Legendary
WSU Director of Forensics Dr. George Ziegelmueller (1962-2005) created
five principles and rules--the Five Ds--that, to this day, govern
student behavior and the direction of the overall forensics program.
(No) Drugs and Alcohol - competitors are forbidden from consuming alcohol or illegal substances while at competition or other WSU forensics activities.
Dress - students are expected to dress in a professional manner. Students represent both WSU and a long tradition of excellence that deserves respect. Our appearance matters.
Deodorant - Our teams travel long distances in small vehicles. We expect our students to bathe and handle their bodily smells.
Delivery - while individual events and debate have both become very specialized activities, we believe it is important to always remember the public communication foundations of both activities. We seek to persuade and move our audiences with both the better argument and idea and the best performance.
Decorum - students are representatives of WSU and the forensics program. They are to act as ambassadors of our university and program. They should act in a professional and respectful fashion and seek to improve the communities in which they participate.A scrapbook of news coverage of the team (when we were called City College) compiled by the 1928-1931 students.
Our teams fulfill the Wayne State University mission, to "create and advance knowledge, prepare a diverse student body to thrive, and positively impact local and global communities," by….
Creating and advancing knowledge by conducting vast amounts of research to create hundreds of arguments about numerous contemporary political and social issues. Over the course of a season, a speech and debate team will produce more research than a PhD dissertation. Our undergraduate students supplement and extend much of their classroom learning by advancing that knowledge in competition and then bring back to the classroom what they learned in competition against some of the best students from other universities. Thus, we develop knowledge, take it out into the world, test those ideas, and return to the classroom and squad room to refine our ideas to test them again at the next competition.
Preparing a diverse student body to thrive by recruiting and supporting diverse students to attend Wayne State. Our teams are populated by a diverse set of students of different genders, ethnicities and races, religions, socio-economic statuses, and sexual orientations.
We also promote diversity and positively impact local populations by bringing hundreds of high school students to our campus to train them in argumentation and debate and persuasion. For instance, we host the Detroit Urban Debate League, which instructs DPS and Charter school students in argumentation and debate. We also host summer debate institutes to future train these students.

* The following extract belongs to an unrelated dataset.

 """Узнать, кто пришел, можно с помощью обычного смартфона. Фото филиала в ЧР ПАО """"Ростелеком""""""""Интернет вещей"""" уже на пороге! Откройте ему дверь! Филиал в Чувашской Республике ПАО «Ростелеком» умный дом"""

Due to our almost 60 years of debate and speech excellence, we impact our local community by being widely recognized as a vital hub of support for college and high school debate activities in the state of Michigan and the country. Further, our graduate assistant coaches have left WSU to become successful coaches at colleges and high schools around the nation. Lastly, we host events that promote campus debate and dialogue. For instance, on September 26 at 8:30 pm at the Student Center Ballroom, we are hosting a presidential debate watch that is open to the entire campus community.
Thus, we believe the many activities we support and hundreds of students that we host and train each year support the university mission in many ways.